Letras Boricuas aims to “identify and connect writers” from various backgrounds and identities who “embody the vastness, diversity and complexity of Puerto Rican experiences.”
The grant program was established to “enrich and sustain” Puerto Rican literary culture across the island and the U.S. Diaspora.
This year, 20 writers were chosen to receive the Letras Boricuas Fellowship, and awarded each with a $25,000 grant.
Among them was the Philadelphia-based Francisco Font Acevedo, a Puerto Rican fiction writer who has also worked as an English-Spanish interpreter.
His writing takes inspiration from “what results from personal and other people’s memory, dreams, the hybridity of cultural identities, the occupation and eviction of humanized spaces, nomadism and exile, human dignity and misery, and what I do not know.”
Font Acevedo was born in Chicago to Puerto Rican parents.

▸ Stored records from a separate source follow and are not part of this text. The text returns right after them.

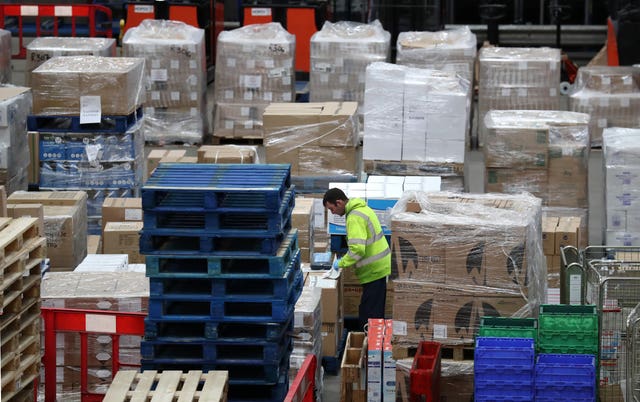 A worker gathers supplies at the NHS National Procurement Warehouse in Larkhall, Scotland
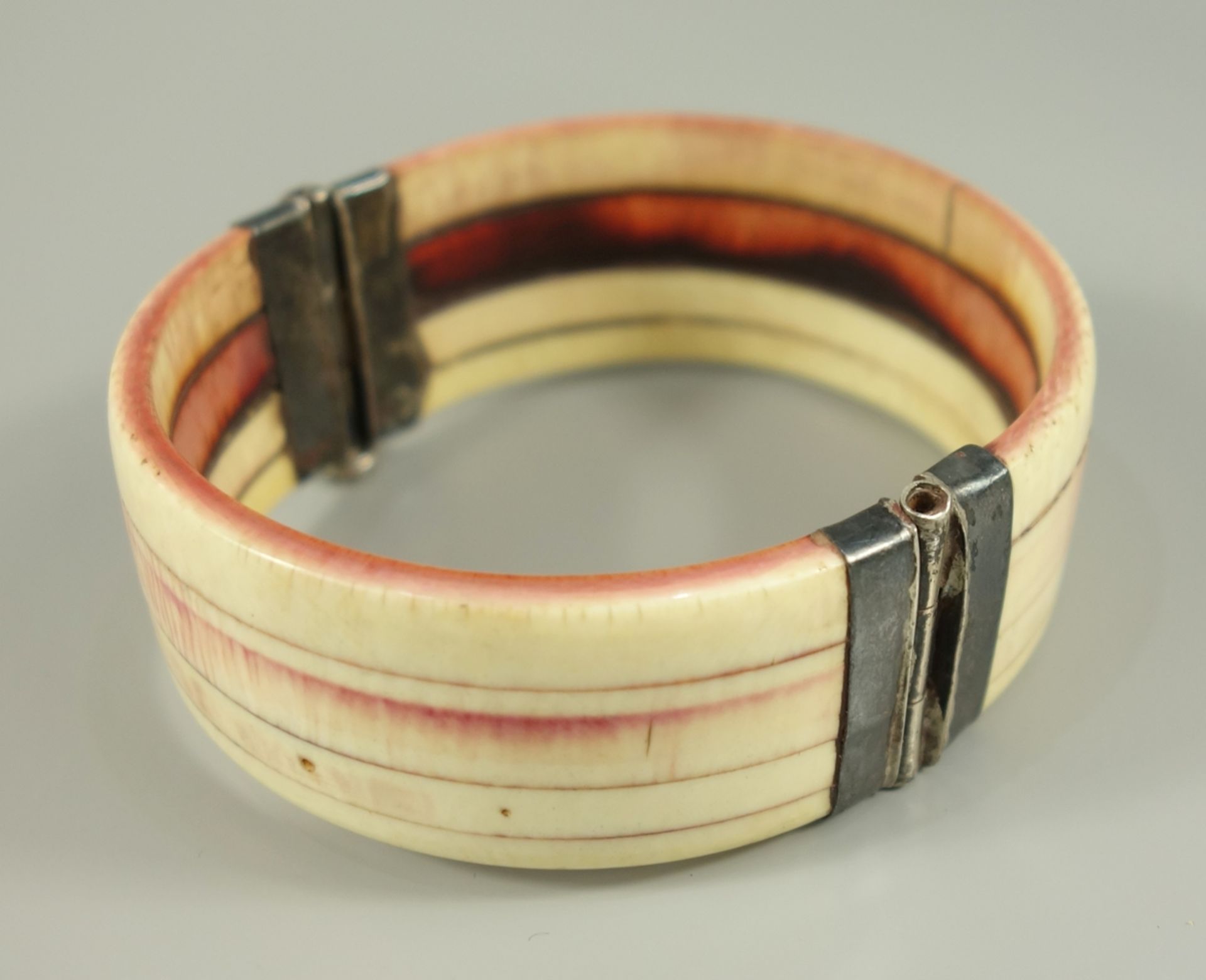 Bangle of bone with silver mounting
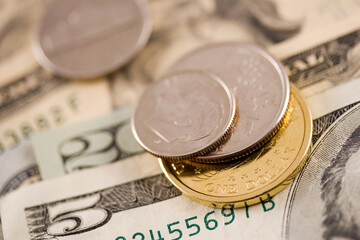 Euro and 1 dollar coins working as gears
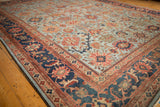 Antique Sultanabad corner detail: powder blue field, serrated palmettes, oversize navy Herati border.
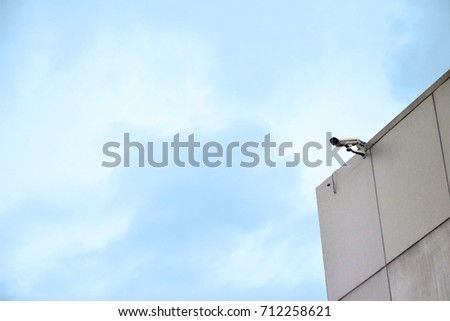 Security camera on side of a building and blue sky background.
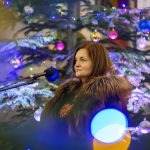 Na zdjęciu widoczna jest kobieta w futrzanej pelerynie przy mikrofonie. W tle ozdobiona choinka z kolorowymi bombkami i światełkami. Atmosfera świąteczna z ciepłymi, świątecznymi kolorami.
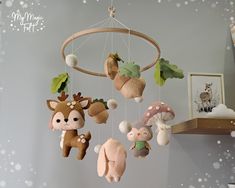 several stuffed animals are hanging from a wooden frame in a room decorated with snowflakes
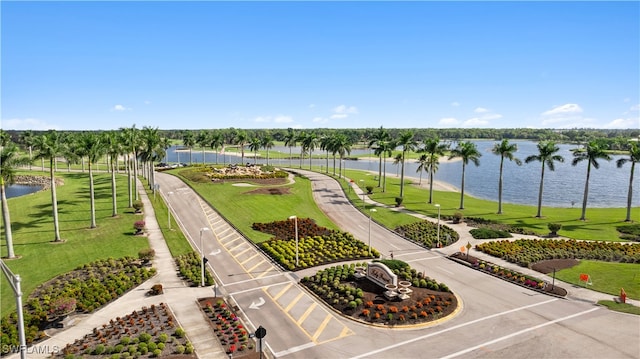 view of community with a lawn, a water view, and fence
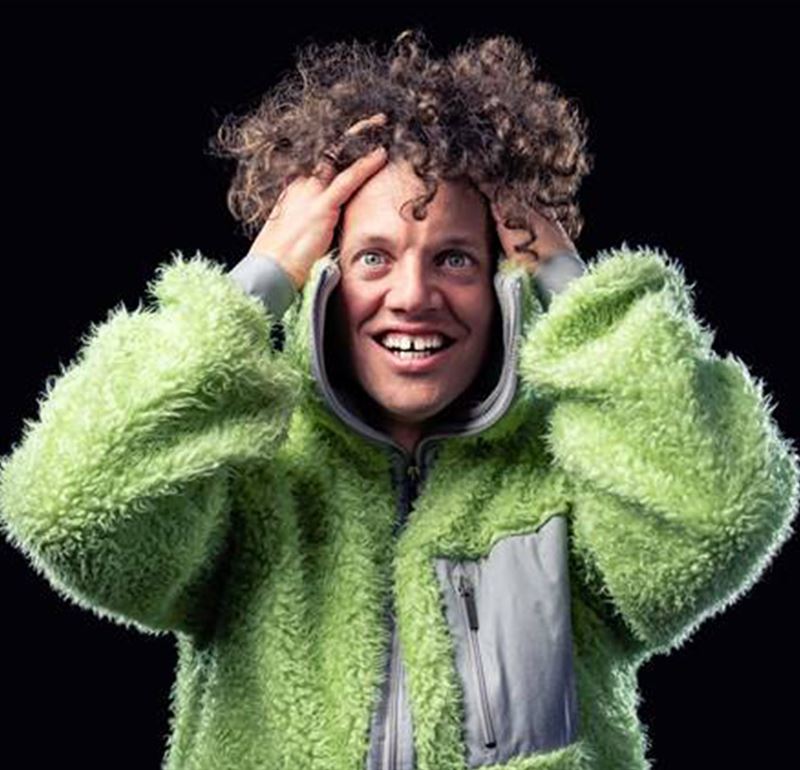 Ett porträttfoto på Nassim i grön jacka och som håller sina händer i sitt lockiga hår. Han ser in i kameran och ser busig ut.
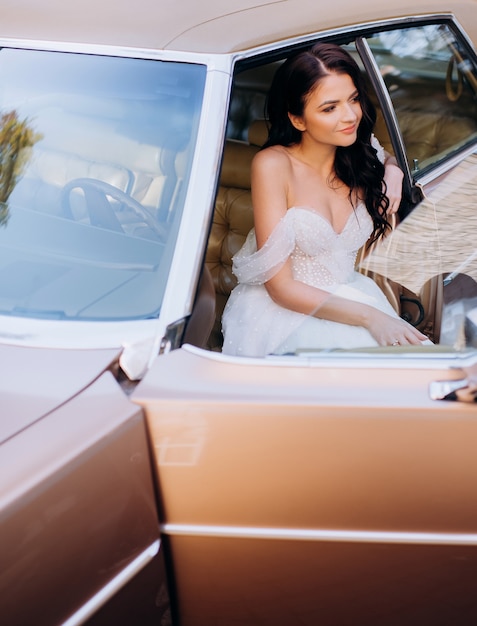 Portrait de mariée brune assise sur le siège avant d'une voiture rétro rose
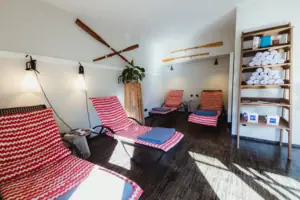 A room with chairs and a shelf.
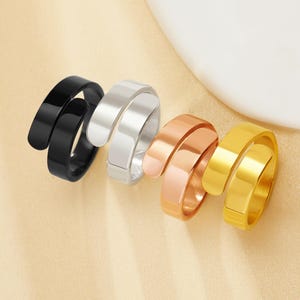May include: Four spiral rings in black, silver, rose gold, and gold. Each ring has a wrap-around design, creating a modern look. The rings are displayed on a light beige surface, showcasing their metallic finishes.
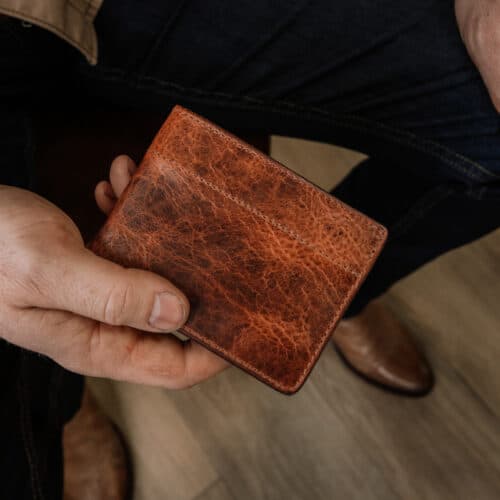 A closeup photo of a man holding a bison leather bifold wallet in his hand showing the detail of the full grain leather outside cover.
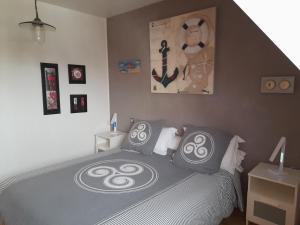 a bedroom with a bed with black and white pillows at Kermarco in Trégourez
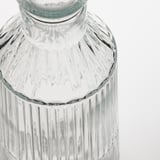 Caraffa de vidro clara e texturizada con cristas verticais e parte superior detallada, reflectindo elegancia e calidade.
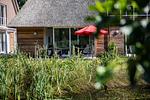 Terrasse vom See - SmartFewo: Nebelgruß | Seeterrasse | Sauna | Park - Top-Hundeurlaub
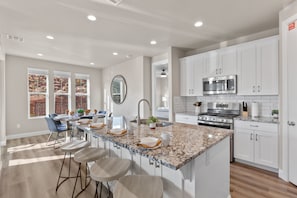 A modern kitchen with white cabinets, a granite countertop, stainless steel appliances, and a dining area with bar stools. - Escondido 2343 & 2355 Retreat, Connected homes with 10 Bedrooms, sleeps 40, and endless amenities (Washington)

He would later move to and grow up in Rincón, Puerto Rico.
The writer lived in Rincón until 2018. He now lives in Philly, where he moved to reconnect with his sister who had already been living in the city for the past two decades.
Regarding the Letras Boricuas award, Font Acevedo shared that receiving the fellowship will grant him greater financial stability while completing his next novel.
“It was a surprise, and at the same time a relief,” he told Billy Penn.
For his next novel, Font Acevedo’s tale will not take place in Philadelphia, but does carry a sense of Philly, according to the writer.